--- Task brief ---
Return every line in the entries below where the word "over" shows up.

--- Available records ---
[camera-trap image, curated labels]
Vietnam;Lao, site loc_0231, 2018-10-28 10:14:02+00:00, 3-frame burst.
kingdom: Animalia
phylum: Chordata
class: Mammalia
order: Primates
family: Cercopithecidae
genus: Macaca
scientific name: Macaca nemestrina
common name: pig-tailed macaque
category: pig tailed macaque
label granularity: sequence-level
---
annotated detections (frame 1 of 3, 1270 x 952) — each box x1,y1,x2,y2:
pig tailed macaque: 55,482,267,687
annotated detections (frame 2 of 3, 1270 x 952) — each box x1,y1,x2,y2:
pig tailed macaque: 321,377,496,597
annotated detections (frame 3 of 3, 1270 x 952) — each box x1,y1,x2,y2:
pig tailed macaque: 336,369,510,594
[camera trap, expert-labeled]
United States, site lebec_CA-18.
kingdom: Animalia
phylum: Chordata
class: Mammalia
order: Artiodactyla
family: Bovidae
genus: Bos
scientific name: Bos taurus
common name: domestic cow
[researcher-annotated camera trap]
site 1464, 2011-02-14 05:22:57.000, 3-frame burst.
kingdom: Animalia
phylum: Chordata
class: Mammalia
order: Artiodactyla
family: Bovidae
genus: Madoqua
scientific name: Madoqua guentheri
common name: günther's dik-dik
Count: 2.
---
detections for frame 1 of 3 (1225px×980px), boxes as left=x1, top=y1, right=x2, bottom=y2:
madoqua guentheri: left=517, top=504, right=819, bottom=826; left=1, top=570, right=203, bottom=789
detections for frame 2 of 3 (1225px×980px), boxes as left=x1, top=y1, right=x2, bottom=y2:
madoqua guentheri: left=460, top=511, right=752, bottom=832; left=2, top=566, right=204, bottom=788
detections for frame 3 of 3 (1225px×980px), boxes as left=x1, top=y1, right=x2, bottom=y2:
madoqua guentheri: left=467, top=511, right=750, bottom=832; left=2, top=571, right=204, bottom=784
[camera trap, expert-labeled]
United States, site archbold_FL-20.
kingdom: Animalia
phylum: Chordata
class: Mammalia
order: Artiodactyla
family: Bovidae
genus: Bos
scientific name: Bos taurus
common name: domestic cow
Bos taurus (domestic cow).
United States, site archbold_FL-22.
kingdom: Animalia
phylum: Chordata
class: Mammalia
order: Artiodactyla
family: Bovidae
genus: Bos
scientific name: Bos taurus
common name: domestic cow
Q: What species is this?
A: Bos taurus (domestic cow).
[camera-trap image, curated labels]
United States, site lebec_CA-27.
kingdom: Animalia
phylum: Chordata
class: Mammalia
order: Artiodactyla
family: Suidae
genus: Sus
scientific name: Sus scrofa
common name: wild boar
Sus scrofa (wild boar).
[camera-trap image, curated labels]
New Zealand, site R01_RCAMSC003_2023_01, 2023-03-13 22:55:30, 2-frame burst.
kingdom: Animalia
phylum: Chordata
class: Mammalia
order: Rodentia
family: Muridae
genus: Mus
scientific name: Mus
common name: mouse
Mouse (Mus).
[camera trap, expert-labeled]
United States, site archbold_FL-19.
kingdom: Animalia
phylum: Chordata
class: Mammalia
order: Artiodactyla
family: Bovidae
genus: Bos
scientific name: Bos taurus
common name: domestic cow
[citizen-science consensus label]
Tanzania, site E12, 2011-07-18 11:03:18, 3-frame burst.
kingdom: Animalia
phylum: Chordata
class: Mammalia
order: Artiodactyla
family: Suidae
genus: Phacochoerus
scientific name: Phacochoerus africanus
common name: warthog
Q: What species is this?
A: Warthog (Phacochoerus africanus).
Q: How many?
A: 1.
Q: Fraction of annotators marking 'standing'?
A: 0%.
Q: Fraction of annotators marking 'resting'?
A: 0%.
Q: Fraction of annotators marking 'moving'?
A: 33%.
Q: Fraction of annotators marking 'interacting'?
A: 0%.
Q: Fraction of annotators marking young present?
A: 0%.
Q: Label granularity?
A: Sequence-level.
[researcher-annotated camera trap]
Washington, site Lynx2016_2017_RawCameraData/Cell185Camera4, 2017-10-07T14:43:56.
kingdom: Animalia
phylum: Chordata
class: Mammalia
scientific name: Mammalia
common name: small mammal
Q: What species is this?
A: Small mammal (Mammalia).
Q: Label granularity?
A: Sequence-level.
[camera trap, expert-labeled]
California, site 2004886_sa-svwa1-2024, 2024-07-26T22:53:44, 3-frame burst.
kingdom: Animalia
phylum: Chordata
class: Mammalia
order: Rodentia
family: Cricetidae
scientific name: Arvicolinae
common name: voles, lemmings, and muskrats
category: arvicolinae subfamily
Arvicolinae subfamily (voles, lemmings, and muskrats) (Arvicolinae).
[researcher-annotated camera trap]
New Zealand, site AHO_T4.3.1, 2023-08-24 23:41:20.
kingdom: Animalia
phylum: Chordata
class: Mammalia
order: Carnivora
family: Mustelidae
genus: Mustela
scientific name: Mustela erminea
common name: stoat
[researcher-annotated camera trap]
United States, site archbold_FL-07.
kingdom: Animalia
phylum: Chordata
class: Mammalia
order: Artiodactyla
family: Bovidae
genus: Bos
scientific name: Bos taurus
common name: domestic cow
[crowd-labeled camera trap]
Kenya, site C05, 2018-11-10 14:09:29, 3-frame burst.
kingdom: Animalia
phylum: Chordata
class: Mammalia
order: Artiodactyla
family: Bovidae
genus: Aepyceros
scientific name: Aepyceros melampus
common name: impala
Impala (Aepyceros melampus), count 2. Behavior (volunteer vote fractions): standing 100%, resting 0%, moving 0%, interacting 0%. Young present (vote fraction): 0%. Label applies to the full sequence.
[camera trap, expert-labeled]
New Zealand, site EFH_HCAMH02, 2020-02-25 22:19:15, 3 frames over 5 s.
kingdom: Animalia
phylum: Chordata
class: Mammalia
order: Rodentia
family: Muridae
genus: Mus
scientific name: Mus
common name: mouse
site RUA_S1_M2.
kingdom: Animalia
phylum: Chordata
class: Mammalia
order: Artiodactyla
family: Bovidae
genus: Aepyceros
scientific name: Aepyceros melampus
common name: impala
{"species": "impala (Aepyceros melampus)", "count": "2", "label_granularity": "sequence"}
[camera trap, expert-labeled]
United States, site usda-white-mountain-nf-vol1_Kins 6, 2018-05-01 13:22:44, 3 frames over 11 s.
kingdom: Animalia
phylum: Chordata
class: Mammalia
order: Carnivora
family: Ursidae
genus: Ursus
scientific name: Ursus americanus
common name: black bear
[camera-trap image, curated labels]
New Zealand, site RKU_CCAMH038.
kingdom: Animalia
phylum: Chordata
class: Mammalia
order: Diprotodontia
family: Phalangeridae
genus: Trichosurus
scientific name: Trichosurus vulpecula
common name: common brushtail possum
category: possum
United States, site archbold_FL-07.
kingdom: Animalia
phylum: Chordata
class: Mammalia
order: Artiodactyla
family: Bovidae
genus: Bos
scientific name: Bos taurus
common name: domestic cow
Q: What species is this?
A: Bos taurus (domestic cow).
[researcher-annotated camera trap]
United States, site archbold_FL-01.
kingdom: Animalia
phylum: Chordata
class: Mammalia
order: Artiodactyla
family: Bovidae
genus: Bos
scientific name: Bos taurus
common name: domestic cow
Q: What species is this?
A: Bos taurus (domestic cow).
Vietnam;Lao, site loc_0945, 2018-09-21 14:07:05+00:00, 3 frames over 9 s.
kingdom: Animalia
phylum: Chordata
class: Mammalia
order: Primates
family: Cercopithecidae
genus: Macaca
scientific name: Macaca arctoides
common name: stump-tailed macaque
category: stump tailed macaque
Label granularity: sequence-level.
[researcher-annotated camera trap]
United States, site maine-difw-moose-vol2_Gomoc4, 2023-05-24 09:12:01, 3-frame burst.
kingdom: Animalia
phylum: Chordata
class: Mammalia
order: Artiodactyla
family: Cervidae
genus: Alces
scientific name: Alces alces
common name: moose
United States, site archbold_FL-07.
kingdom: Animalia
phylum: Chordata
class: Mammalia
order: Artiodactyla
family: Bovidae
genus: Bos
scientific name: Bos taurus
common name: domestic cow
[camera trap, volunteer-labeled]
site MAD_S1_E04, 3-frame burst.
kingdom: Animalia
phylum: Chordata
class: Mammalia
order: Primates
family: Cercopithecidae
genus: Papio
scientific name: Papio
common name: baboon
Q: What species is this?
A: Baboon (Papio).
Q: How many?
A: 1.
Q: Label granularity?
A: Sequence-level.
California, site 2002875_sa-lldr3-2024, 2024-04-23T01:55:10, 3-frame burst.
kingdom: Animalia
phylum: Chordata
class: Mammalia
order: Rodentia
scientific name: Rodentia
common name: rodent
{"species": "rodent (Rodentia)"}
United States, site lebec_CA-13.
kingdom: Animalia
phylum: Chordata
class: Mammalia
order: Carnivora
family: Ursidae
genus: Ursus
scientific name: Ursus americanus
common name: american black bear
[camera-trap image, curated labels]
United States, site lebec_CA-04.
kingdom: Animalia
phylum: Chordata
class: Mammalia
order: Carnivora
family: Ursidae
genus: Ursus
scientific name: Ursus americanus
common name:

--- Answer box ---
New Zealand, site EFH_HCAMH02, 2020-02-25 22:19:15, 3 frames over 5 s.
United States, site usda-white-mountain-nf-vol1_Kins 6, 2018-05-01 13:22:44, 3 frames over 11 s.
Vietnam;Lao, site loc_0945, 2018-09-21 14:07:05+00:00, 3 frames over 9 s.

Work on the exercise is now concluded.